I remember it today.
And yesterday
And tomorrow.
I remember it each day, when I kiss Cary.
I want my kids to have no doubt in their minds that their parents love each other.
I want it to be a well established and totally boring fact that they would never even think to question.
I want them to be shocked if they ever see me not kiss their mom.
Mary as Mom
Today is the first Sunday of Advent.
If the seasons in the life of the church follow the seasons of Christ’s life then Advent is unique.
The Advent season observes the events that led up to Jesus’ birth.
And this, story, of course, must concern his mother, Mary.
In the gospel lesson from Luke’s gospel, that Carol read for us, the Angel Gabriel comes to visit Mary.
This story is well known.
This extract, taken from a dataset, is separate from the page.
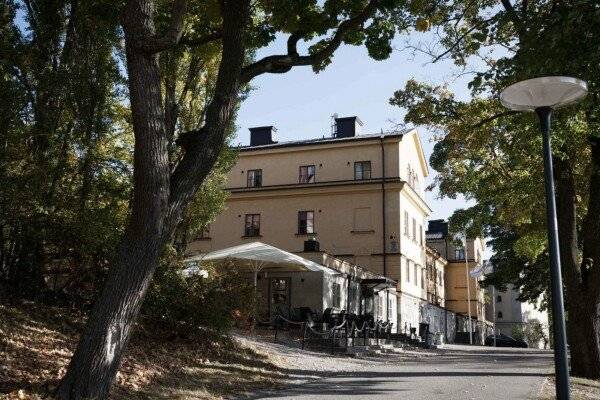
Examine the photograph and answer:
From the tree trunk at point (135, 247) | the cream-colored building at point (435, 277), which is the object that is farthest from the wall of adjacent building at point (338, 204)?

The event that takes place even has its own name… Its called The Annunciation.
The renown of this story comes from its famous plot twist.
The Angel tells Mary that she will conceive a child.
But Mary is confused.
“How can this be, since I am a virgin?” She asks
How can this be indeed!
For more than two thousand years, monks and theologians and priests, and ordinary people like you and I, have been trying to figure that one out.
A virgin has a baby?
How does that work exactly?
The standard answer, among the pious, is that it was a miracle.
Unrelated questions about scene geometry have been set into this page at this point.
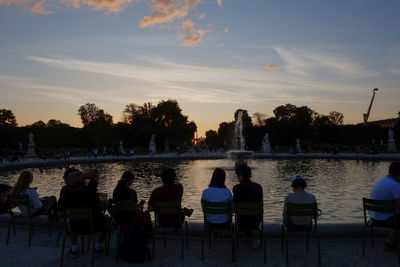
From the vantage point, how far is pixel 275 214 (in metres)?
9.64

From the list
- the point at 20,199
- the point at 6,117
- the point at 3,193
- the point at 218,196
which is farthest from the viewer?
the point at 6,117

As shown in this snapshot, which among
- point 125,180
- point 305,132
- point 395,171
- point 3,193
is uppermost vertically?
point 305,132

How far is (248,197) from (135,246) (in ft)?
6.63

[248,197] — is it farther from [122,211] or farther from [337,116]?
[337,116]

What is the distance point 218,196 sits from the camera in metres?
5.33

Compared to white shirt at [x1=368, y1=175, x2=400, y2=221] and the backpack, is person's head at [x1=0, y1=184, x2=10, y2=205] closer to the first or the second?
the backpack

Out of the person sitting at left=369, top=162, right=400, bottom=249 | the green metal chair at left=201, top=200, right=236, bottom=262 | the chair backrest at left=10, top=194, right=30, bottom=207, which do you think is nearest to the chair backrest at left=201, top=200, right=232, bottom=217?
the green metal chair at left=201, top=200, right=236, bottom=262

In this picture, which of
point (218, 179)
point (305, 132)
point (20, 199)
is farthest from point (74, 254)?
point (305, 132)

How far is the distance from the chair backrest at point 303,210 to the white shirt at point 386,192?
115 centimetres

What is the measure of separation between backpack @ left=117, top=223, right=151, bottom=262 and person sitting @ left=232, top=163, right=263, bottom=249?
1656 mm

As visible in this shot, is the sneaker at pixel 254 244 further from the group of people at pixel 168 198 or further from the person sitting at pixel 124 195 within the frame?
the person sitting at pixel 124 195

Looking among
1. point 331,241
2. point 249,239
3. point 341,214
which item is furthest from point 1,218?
point 341,214

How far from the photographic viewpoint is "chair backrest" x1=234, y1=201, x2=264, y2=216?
504 centimetres

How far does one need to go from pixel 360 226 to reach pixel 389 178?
126 centimetres
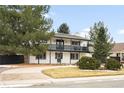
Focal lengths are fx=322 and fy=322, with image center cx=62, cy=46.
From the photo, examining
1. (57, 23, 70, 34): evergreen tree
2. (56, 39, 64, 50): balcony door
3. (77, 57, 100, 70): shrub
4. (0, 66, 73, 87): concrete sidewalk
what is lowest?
(0, 66, 73, 87): concrete sidewalk

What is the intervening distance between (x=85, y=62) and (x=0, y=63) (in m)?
16.6

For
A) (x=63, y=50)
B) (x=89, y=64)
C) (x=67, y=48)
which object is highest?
(x=67, y=48)

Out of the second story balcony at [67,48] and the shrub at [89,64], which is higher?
the second story balcony at [67,48]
The standard answer among the atheists is that its baloney.
There are also those who say it is a metaphor.
Regardless of how the virgin birth works, the meaning of it —the why of it, has been a big deal throughout the ages of Christian theological speculation.
The traditional view is that Jesus had to born of a Virgin, so that he would not be tainted by Original sin.
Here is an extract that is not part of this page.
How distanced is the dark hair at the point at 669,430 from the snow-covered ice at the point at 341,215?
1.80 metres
Only someone who was born without sin can be sacrificed to pay the ransom for our sins.
The implication, here, is that the usual process through which a child is conceived (I expect you know the process I mean), is a sin.
I reject this idea.
This idea, that human sexuality causes original sin to be inherited from generation to generation… this a horribly painful and, to my mind, utterly unfounded interpretation of the Bible.
And yet it is understood by many to be basic to our faith.
This doctrine has caused undue pain in our world, and I, myself will not be a part of perpetuating such pain in the name of Christian piety.
So instead of focusing on Mary’s virginity…
I choose to focus on Mary’s humanity.
Her pregnancy.
Mary, like every first time mother in the history of our planet, is about to embark on an extraordinary journey of hope and anticipation.
And this process…
This waiting…
Is how she learns about love.
Wait
We wait for those we love.
In a rare moment of direct repetition, Psalm 130 speaks eloquently about this eternal connection between loving, and waiting.
my soul waits for the Lord
more than those who watch for the morning,
more than those who watch for the morning.
This is a fact of the heart.
We long for those we love…
Early Christian thinkers, like the Apostle Paul and Saint Augustine were fixated on what made Mary different from every other mother…
Today we focus on what she has in common with every mother…
Advent — the time of waiting —
Surely this has more in common with the months of gestation than with instant of conception.
I suppose its not surprising that theologians build doctrines on speculations about divine incarnation, rather then on Mary’s pregnancy.
Waiting isn’t exciting
It’s trying.
Inefficient!
Who wants to wait?
Wait in line
wait for the clothes to dry
Waiting, allows time to do its work on the human soul…
Or the body…
As every woman who has had a child — or every man who has stood by her knows… pregnancy is the ultimate wait…
It is the ultimate transformation of mind, body and heart.
Mary, like all mother’s had time…
time to worry
time to rejoice
time to think
time to grow.
Waiting for another, gives you time to love.
And this brings me to the third reason I insist on giving Cary a little kiss everyday before she leaves.
When I do this, I know that we have gone our separate ways with a tiny reminder of love, so that if…
if she gets stuck in traffic
or her last appointment of the day goes long
or she stops at the coop on the way home
and forgets to let me know…
my waiting
is a tiny bit less fearful.
Then… When I wait
My waiting is an expression of love.
It is Advent! Let us wait, in love, for the blessed child to be born!